:: 笔记原文 ::
▼▼▼

第四周学习

AlexNet

本节主要讲了AlexNet的网络结构, 相比于LeNet,它的网络要相对复杂一些,由原来的平均值池化改为了最大值池化,效果提升比较明显

import torch
from torch import nn
from d2l import torch as d2l

# AlexNet的网络结构
net = nn.Sequential(
    nn.Conv2d(1, 96, kernel_size=11, stride=4, padding=1), nn.ReLU(),
    nn.MaxPool2d(kernel_size=3, stride=2),
    nn.Conv2d(96, 256, kernel_size=5, padding=2), nn.ReLU(),
    nn.MaxPool2d(kernel_size=3, stride=2),
    nn.Conv2d(256, 384, kernel_size=3, padding=1), nn.ReLU(),
    nn.Conv2d(384, 384, kernel_size=3, padding=1), nn.ReLU(),
    nn.Conv2d(384, 256, kernel_size=3, padding=1), nn.ReLU(),
    nn.MaxPool2d(kernel_size=3, stride=2), nn.Flatten(),
    nn.Linear(6400, 4096), nn.ReLU(), nn.Dropout(p=0.5),
    nn.Linear(4096, 4096), nn.ReLU(), nn.Dropout(p=0.5),
    nn.Linear(4096, 10))

# 简单测试网络
X = torch.randn(1, 1, 224, 224)
for layer in net:
    X = layer(X)
    print(layer.__class__.__name__, 'Output shape:\t', X.shape)

# 获取数据集
batch_size=128
train_iter, test_iter = d2l.load_data_fashion_mnist(batch_size, resize=224)

# 进行训练
lr, num_epochs = 0.01, 10
d2l.train_ch6(net, train_iter, test_iter, num_epochs, lr, d2l.try_gpu())

VGG

本节主要讲解了 VGG 的网络结构,VGG 将网络进行了块状处理,提出了 VGG 块,为后续网络的块状结构奠定了基础

import torch
from torch import nn
from d2l import torch as d2l

# 定义 VGG 块
def vgg_block(num_convs, in_channels, out_channels):
    layers = []
    for _ in range(num_convs):
        layers.append(
            nn.Conv2d(in_channels, out_channels, kernel_size=3, padding=1)
        )
        layers.append(nn.ReLU())
        in_channels = out_channels
    layers.append(nn.MaxPool2d(kernel_size=2, stride=2))
    return nn.Sequential(*layers)

# VGG 网络结构
conv_arch = ((1, 64), (1, 128), (2, 256), (2, 512), (2, 512))

def vgg(conv_arch):
    conv_blks = []
    in_channels = 1
    for (num_convs, out_channels) in conv_arch:
        conv_blks.append(vgg_block(num_convs, in_channels, out_channels))
        in_channels = out_channels
    return nn.Sequential(*conv_blks, nn.Flatten(),
                nn.Linear(out_channels * 7 * 7, 4096), nn.ReLU(),
                nn.Dropout(0.5), nn.Linear(4096, 4096), nn.ReLU(),
                nn.Dropout(0.5), nn.Linear(4096, 10))

▲▲▲

:: 任务目标 1 ::
请抄录这篇笔记中从“layers.append(nn.ReLU())”开始、到“return nn.Sequential(*layers)”结束的那段文字。
:: 任务目标 2 ::
列出这篇笔记代码中所有以“#”开头的注释,写出“#”后面的文字。
:: 任务目标 3 ::
把这篇笔记中的句子“本节主要讲解了 VGG 的网络结构,VGG 将网络进行了块状处理,提出了 VGG 块,为后续网络的块状结构奠定了基础”译成英语。
作答时只依据上面的笔记,不借助其他资料。

:: 数据摘录 ::
▼▼▼

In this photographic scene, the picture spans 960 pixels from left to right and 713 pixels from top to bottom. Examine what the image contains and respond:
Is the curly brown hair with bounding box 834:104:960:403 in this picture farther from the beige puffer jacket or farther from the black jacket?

▲▲▲

:: 任务作答 1 ::
layers.append(nn.ReLU())
        in_channels = out_channels
    layers.append(nn.MaxPool2d(kernel_size=2, stride=2))
    return nn.Sequential(*layers)

:: 任务作答 2 ::
AlexNet的网络结构
简单测试网络
获取数据集
进行训练
定义 VGG 块
VGG 网络结构

:: 任务作答 3 ::
This section mainly explains the network architecture of VGG: VGG organizes the network into blocks and introduces the VGG block, laying the foundation for the block-based structures of later networks.